--- BEGIN ---

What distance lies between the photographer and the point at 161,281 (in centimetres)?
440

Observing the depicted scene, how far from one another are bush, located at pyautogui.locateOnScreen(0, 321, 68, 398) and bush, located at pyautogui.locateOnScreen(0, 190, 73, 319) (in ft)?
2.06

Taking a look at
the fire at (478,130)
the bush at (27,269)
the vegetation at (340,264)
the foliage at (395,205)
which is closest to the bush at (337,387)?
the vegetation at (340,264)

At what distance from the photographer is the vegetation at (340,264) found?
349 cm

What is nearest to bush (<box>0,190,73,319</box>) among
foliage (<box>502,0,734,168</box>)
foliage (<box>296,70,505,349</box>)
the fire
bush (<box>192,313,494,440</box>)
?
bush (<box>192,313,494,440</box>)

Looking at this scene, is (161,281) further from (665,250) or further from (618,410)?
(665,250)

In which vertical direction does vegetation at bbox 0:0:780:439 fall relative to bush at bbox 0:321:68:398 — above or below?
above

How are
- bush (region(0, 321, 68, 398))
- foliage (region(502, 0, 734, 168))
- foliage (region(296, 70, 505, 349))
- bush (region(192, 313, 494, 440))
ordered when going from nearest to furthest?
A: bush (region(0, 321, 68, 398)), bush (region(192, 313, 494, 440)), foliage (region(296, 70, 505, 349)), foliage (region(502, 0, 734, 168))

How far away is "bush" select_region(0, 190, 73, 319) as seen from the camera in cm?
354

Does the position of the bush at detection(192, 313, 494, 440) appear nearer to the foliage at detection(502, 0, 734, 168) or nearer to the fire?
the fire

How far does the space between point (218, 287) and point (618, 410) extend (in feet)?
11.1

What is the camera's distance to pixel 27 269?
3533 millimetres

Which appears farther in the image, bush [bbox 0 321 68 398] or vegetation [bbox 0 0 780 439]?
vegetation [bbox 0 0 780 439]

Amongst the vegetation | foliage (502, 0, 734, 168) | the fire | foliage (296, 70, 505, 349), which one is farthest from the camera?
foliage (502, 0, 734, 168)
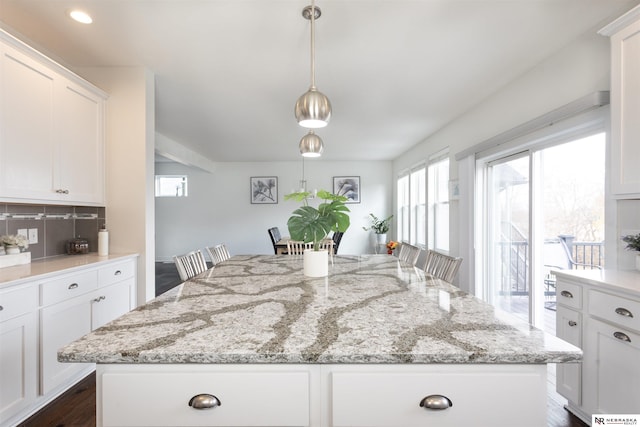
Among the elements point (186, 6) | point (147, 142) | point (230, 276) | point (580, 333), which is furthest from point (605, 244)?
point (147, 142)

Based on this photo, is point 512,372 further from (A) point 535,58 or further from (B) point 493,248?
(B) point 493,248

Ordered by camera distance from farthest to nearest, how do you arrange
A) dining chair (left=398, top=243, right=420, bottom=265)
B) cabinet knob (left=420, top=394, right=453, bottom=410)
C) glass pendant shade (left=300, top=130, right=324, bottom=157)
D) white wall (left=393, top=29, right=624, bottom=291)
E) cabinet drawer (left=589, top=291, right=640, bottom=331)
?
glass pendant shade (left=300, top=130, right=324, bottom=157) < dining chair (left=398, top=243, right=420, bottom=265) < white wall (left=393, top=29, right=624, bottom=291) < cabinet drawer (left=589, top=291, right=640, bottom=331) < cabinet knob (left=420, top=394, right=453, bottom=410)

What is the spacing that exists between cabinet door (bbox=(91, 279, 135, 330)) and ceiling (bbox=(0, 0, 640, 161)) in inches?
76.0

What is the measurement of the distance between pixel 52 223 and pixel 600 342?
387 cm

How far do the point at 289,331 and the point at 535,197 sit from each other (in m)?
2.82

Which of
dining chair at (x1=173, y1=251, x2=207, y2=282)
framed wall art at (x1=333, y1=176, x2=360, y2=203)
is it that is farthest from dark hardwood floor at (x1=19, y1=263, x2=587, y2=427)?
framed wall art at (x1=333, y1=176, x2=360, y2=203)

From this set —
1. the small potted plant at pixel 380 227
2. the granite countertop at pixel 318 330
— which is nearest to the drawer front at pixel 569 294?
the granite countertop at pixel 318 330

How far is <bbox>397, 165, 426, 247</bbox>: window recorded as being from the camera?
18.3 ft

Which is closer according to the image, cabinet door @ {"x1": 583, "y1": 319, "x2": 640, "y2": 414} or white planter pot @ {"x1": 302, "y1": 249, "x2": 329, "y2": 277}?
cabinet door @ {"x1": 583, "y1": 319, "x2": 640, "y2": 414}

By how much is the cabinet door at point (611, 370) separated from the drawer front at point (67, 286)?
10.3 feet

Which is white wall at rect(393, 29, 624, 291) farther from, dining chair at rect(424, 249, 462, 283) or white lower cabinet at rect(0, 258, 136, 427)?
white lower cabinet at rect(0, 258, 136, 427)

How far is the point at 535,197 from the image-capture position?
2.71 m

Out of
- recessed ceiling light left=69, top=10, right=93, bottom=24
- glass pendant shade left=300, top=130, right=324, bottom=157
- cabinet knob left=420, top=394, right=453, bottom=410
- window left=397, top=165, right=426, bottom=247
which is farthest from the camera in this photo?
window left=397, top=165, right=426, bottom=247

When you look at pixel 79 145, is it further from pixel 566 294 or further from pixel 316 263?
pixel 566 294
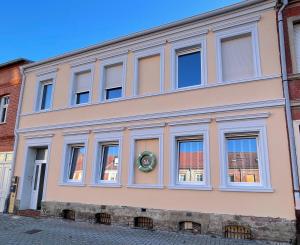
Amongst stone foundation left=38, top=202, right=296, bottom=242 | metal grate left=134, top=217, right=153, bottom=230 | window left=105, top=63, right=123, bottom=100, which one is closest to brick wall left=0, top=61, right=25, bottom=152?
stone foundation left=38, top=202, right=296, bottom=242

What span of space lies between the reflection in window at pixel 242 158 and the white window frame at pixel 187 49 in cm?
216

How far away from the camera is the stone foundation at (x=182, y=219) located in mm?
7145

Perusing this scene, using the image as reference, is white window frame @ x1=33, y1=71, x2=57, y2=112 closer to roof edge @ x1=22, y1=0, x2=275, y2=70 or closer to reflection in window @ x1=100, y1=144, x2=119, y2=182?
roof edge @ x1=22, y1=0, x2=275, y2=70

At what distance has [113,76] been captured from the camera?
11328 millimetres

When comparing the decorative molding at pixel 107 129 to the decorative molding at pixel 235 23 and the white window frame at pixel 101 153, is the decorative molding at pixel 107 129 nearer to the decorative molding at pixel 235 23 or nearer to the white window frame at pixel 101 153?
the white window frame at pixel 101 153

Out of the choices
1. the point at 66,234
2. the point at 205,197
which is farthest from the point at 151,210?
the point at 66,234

--- END ---
--- BEGIN ---

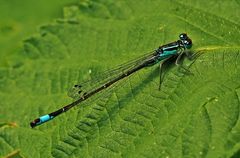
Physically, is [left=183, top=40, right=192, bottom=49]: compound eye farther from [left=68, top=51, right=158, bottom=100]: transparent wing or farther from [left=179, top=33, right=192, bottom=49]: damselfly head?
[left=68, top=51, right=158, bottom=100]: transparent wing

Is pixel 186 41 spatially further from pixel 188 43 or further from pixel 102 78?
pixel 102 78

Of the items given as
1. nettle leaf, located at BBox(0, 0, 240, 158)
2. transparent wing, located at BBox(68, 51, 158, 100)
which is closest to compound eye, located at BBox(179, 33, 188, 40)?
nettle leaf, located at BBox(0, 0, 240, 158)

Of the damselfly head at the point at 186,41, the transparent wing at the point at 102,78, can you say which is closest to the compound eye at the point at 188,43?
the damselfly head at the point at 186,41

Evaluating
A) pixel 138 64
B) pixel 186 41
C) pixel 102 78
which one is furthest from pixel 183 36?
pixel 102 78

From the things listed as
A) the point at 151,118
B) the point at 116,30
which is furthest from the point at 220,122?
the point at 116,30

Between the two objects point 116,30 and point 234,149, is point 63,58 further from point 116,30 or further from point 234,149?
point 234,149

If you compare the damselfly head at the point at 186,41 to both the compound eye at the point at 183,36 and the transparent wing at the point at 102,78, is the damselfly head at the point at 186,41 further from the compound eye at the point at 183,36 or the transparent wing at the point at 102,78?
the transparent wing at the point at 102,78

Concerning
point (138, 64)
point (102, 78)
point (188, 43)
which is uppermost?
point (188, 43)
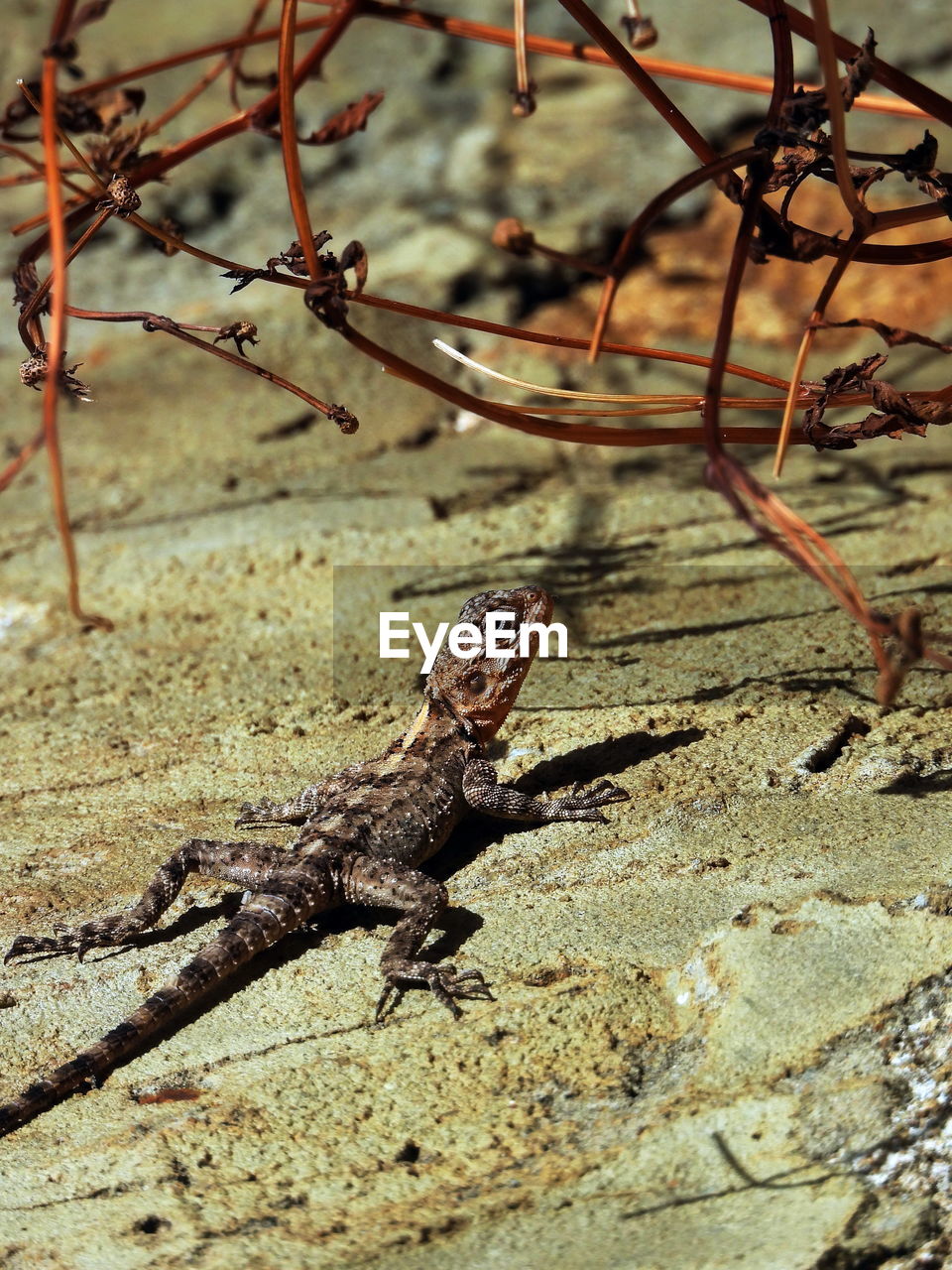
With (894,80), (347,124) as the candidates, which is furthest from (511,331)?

--- END ---

• **THE PROBLEM**:
Which of the lines above contain the word "edge"? Gather every such line and copy each one in full.

• **RESULT FOR THIS EXERCISE**:
Perusing this scene, using the image as reference, is white window frame @ x1=33, y1=71, x2=57, y2=112 closer to roof edge @ x1=22, y1=0, x2=275, y2=70 or closer to reflection in window @ x1=100, y1=144, x2=119, y2=182?
roof edge @ x1=22, y1=0, x2=275, y2=70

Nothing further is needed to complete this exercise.